В последней части стихотворения представлены несколько точек зрения. Это и точка зрения героя, который хлопает в ладоши, и точка зрения вороны, оставшейся на столбе; заканчивается текст повествованием с точки зрения вороны, которая взвилась под небеса. Несложно заметить, что раздвоение в этом стихотворении происходит не только на уровне наррации. Ворон — две и героев — двое. Очень четко «распределены» вороны между героями: герой смотрит на взлетевшую ворону, сидевшую на изоляторе, героиня — на оставшуюся сидеть на столбе. Параллельно с освобождением героя («он высвободил локоть…») происходит освобождение птицы от изоляции/изолятора (в актуальном биографическом контексте строчки про изоляцию не могли не звучать для поэта двусмысленно11). Наконец, на уровне повествования происходит постоянное включение речи комментатора в речь повествователя (что выделено в тексте частым использованием скобок), и это привносит диалогичность в решение внешне простой нарративной задачи.

Во-первых, здесь появляется несколько сопоставимых парных мотивов. Поэт высвобождает локоть и издает звук — Ворона взлетает и издает звук — это функционально тождественные, хотя и внешне далекие мотивы. Белые валуны, забредшие в болото (т. е., находящиеся внизу) и фарфоровый шарик (над нами) — нетождественны, хотя и сходны, так же, как нетождественны герой и героиня, сидящая птица и взлетевшая птица. В стихотворении, таким образом, образуется две функционально сходные группы образов: 1) поэт — ворона на изоляторе — фарфоровый шарик; 2) героиня — ворона на вершине — болотные валуны.

Во-вторых, благодаря этому стихотворение приобретает, в частности, вид развернутой метафоры: поэт — птица. Это позволяет также говорить о своеобразном метасюжете стихотворения. В тихой стране, не помышляющей о бунте, происходит взлет героя (причем, именно того из них, который был на изоляторе, то есть изолирован), благодаря чему он занимает некую внеположную позицию. Этот взлет оказывается событием, сравнимым с бунтом, революцией. Однако этот «взлет» героя одновременно предполагает нормальное, «земное» существование героини.

В связи с подобного рода организацией плана наррации интерес представляют рождественские стихотворения Бродского. Сам этот композиционный принцип имманентно присутствует в рождественском сюжете, связанном с вочеловечиванием Бога. В большинстве рождественских текстов подчеркивается сосуществование «земной» и «небесной» точек зрения.

Одно из первых стихотворений этого корпуса — «Рождество 1963 года» («Спаситель родился…») [I: 389]. Написано оно на рубеже 1963–1964 гг.
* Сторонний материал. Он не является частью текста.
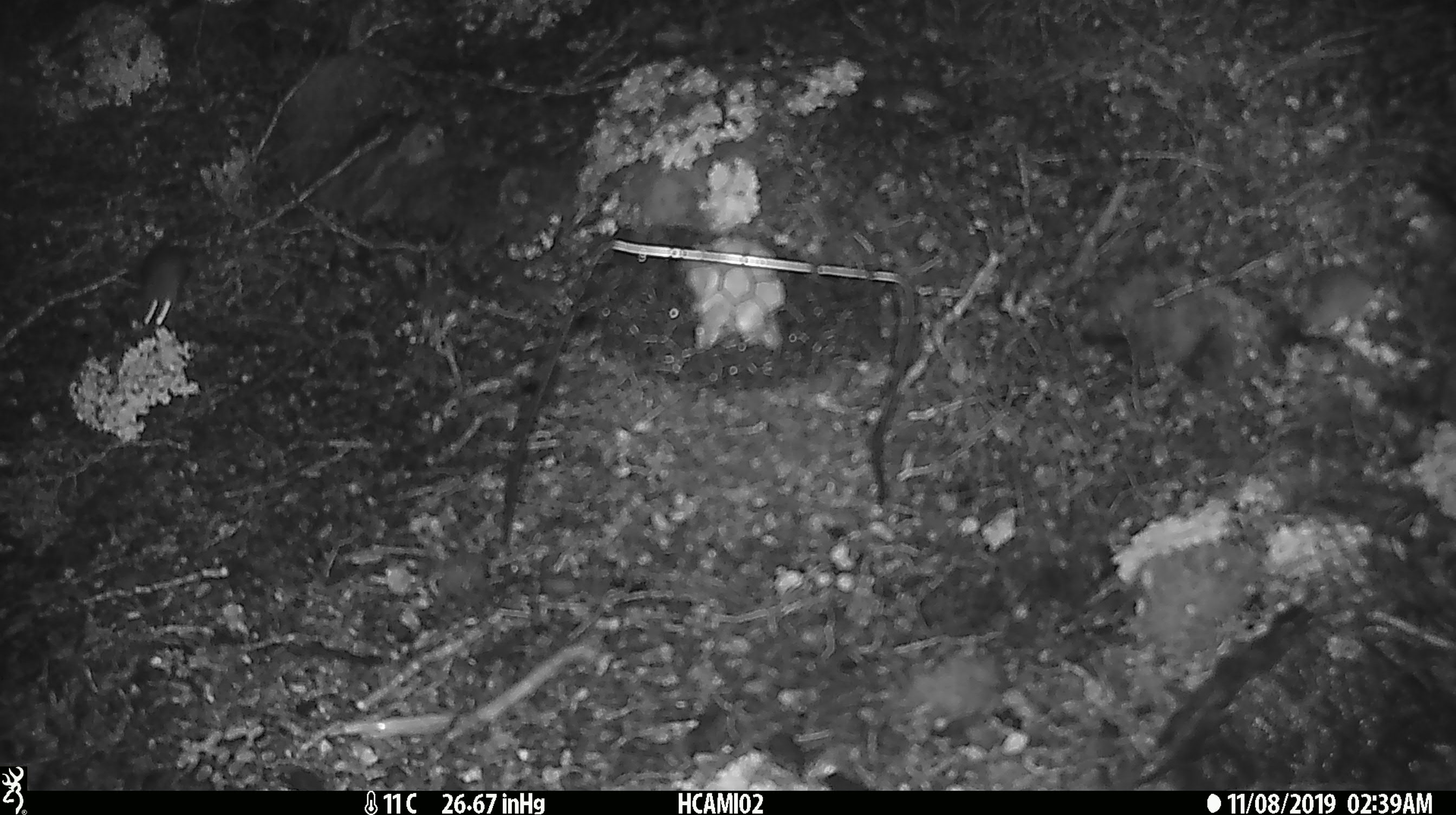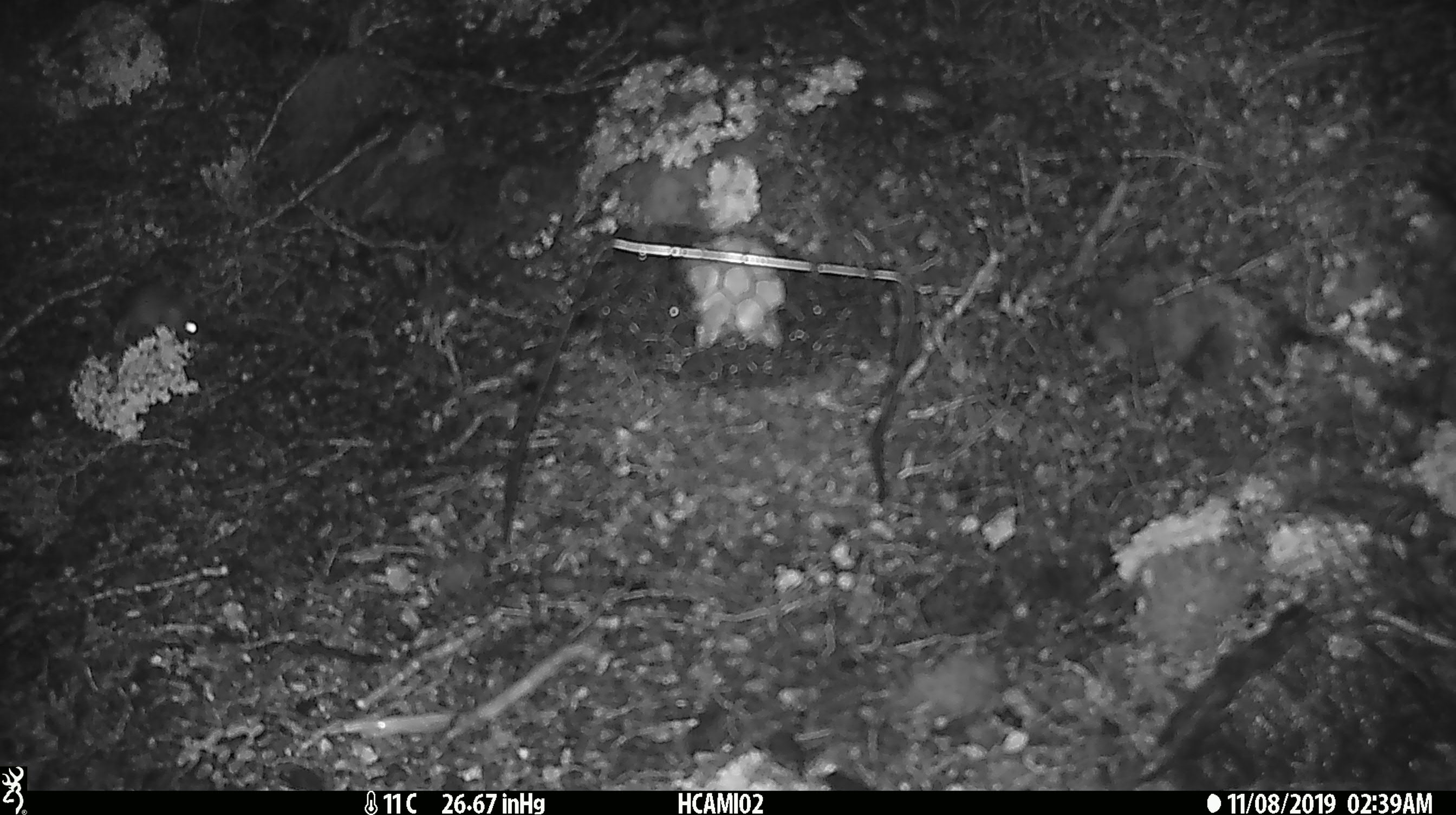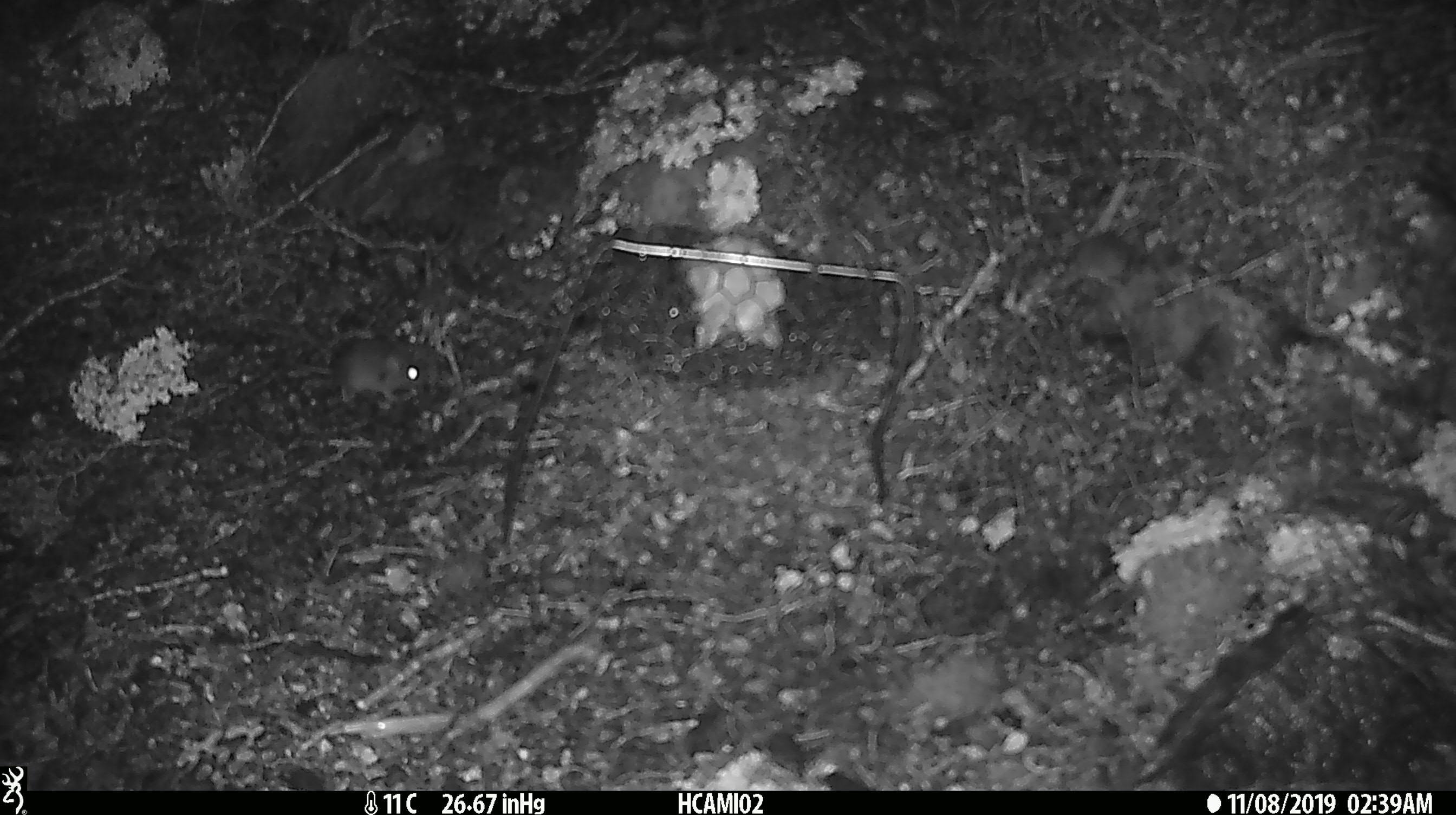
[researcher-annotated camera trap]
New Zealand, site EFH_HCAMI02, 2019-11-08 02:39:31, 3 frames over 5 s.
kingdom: Animalia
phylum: Chordata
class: Mammalia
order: Rodentia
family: Muridae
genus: Mus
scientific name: Mus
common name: mouse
Начинается повествование с описания обстановки, в которой родился Христос. С самого начала форсируется постоянное укрупнение плана изображения: пастушьи костры, цари, доставляющие дары Младенцу, наконец, лохматые ноги верблюдов. Затем взгляд повествователя устремляется вверх: «Звезда, пламенея в ночи…». С этого момента повествование ведется с точки зрения звезды, т. е. сверху: «смотрела, как трех караванов дороги / сходились в пещеру Христа, как лучи». Обобщая план, Бродский демонстрирует изоморфность двух пространств — земного и небесного. Пещера Христа, благодаря сходящимся к ней лучам, становится похожей на звезду, которая однозначно связывается с Отцом (см., напр. в позднем стихотворении «Рождественская звезда»: «звезда смотрела в пещеру. И это был взгляд Отца»12 [II: 127]. Кроме того, здесь можно усмотреть сходство пейзажа пустыни, усеянного кострами пастухов, со звездным небом.
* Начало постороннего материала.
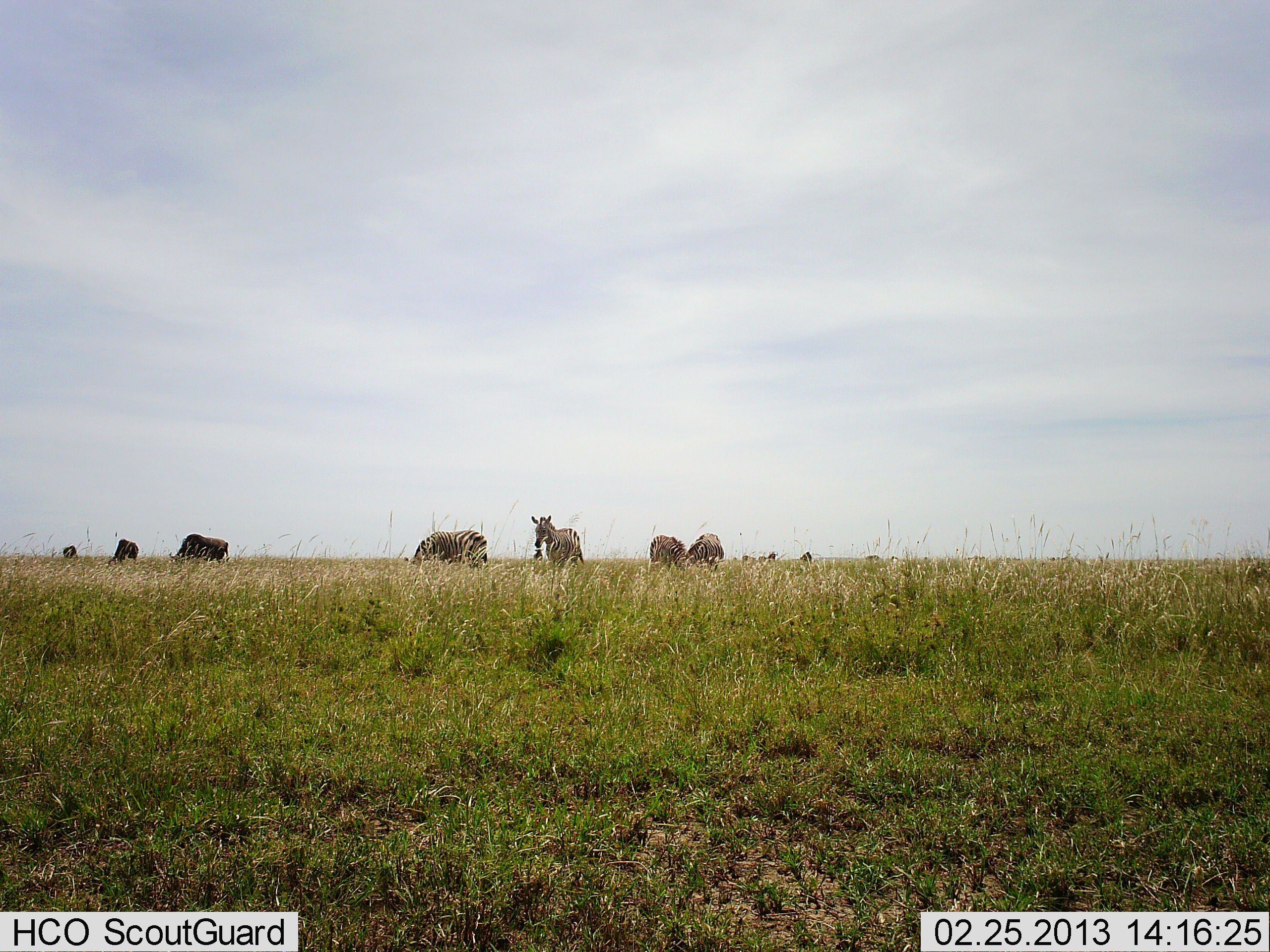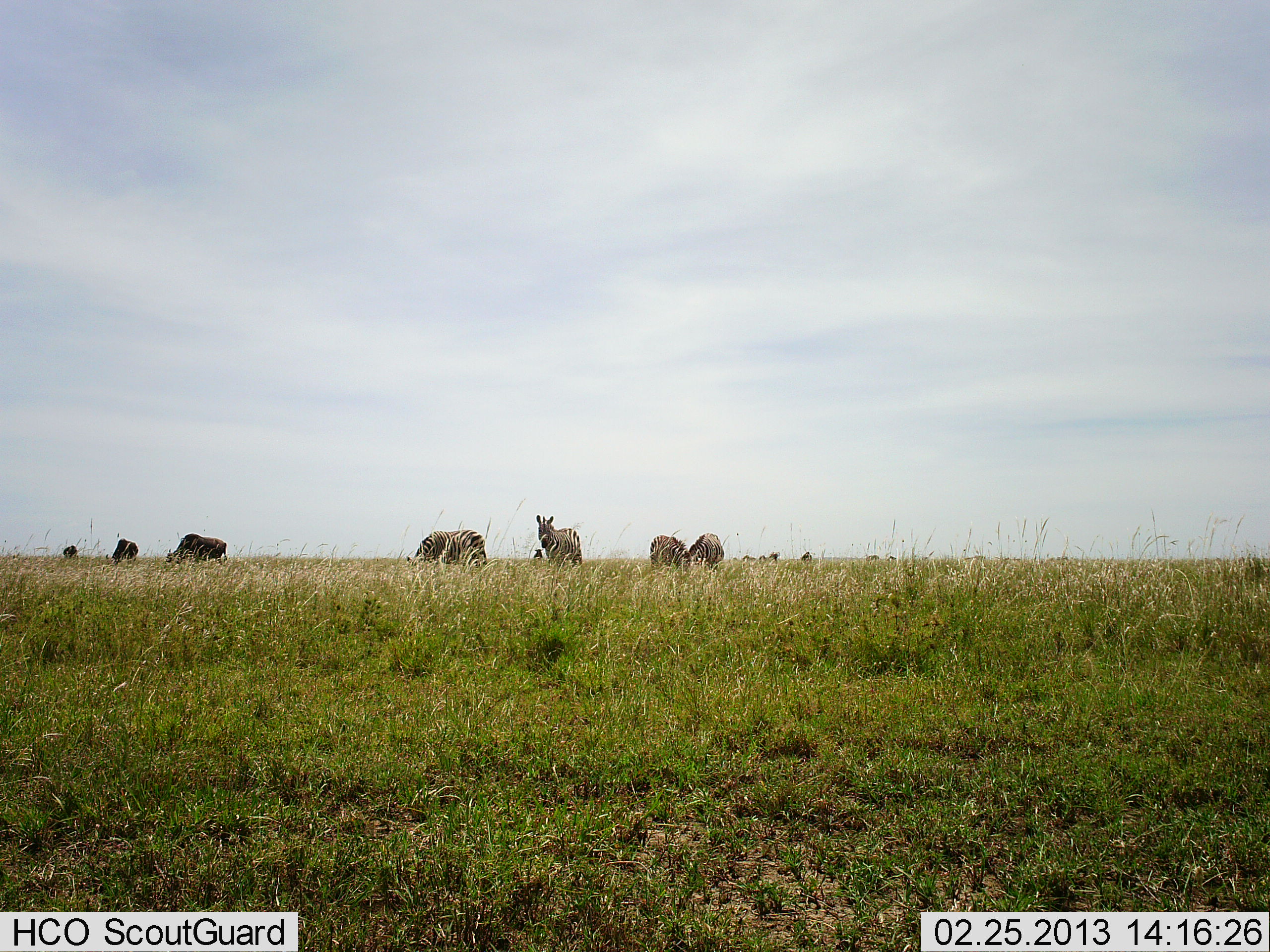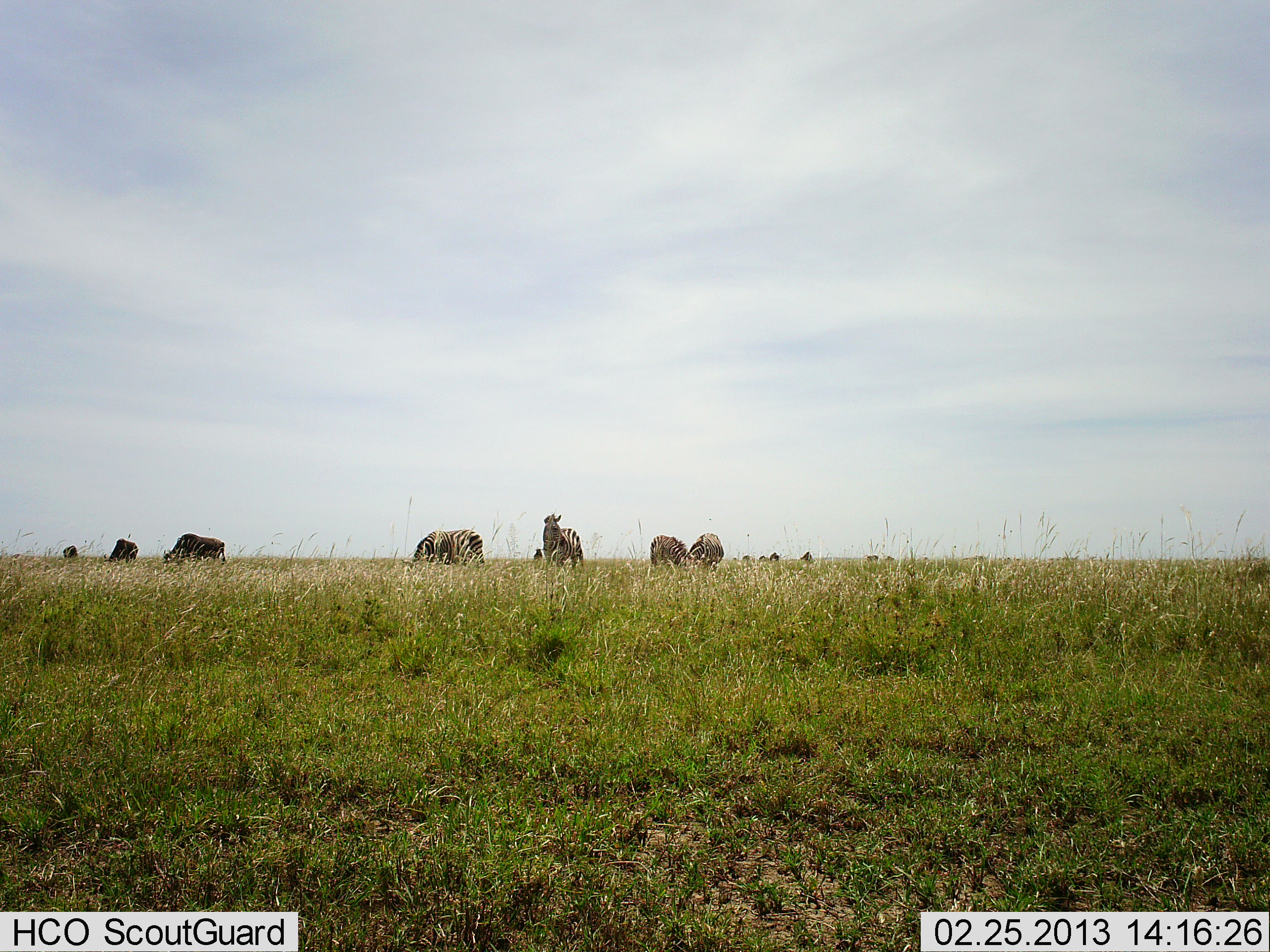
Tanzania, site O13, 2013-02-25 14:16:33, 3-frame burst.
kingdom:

Это представление об изоморфности небесного и земного пейзажей отразится и в стихотворении «Рождество 1963» («Волхвы пришли. Младенец крепко спал…») [I: 314]. Несмотря на то, что композиционно оно не похоже на предыдущий текст, в скрытом виде две точки зрения представлены и здесь. Звезда сияет с небосвода, а ясли окружают крутые своды. (Более подробно мы будем рассматривать композицию этого стихотворения в последней главе исследования).

Иногда подобное раздвоение точки зрения реализуется в качестве минус-приема, как в другом рождественском стихотворении — «1 января 1965 года» («Волхвы забудут адрес твой…») [I: 414]. Здесь разработка евангельского сюжета сочетается с отсылкой к корпусу рождественских текстов самого Бродского. Стихотворение рассказывает о неудачной попытке соотнести лирического героя с образом Младенца. Герой сознательно противопоставляет свою ситуацию ситуации Рождества. Волхвы забыли адрес, звезд над головой нет. В отличие от протосюжета, где описывается ситуация начала жизни, здесь описывается ситуация старости, упоминается мотив смертного часа.

В связи с этим меняется и распределение точек зрения в тексте. Вторая, внеположная точка зрения здесь не только отсутствует, она принципиально невозможна. Если мы вспомним все предыдущие стихотворения, выполненные в этой композиционной технике, то увидим, что смена плана изображения с крупного на общий возможна только тогда, когда возможен сам этот взгляд снизу вверх. Переход от крупного плана к общему возможен лишь по направлению взгляда (т. е., снизу вверх). В этом стихотворении взгляд вверх не позволяет герою увидеть верхнюю точку наблюдения, между ними — непреодолимая преграда («Не будет звезд над головой…», «И молча глядя в потолок…»). Таким образом, взгляд повествователя возвращается к лирическому герою, обеспечивая возможность только внутреннего диалога («и вдруг почувствуешь, что сам / — чистосердечный дар»). Характерно, что повествование в стихотворении ведется от второго лица, что демонстрирует разделенность повествователя и лирического героя и подчеркивает внутренний диалогизм стихотворения.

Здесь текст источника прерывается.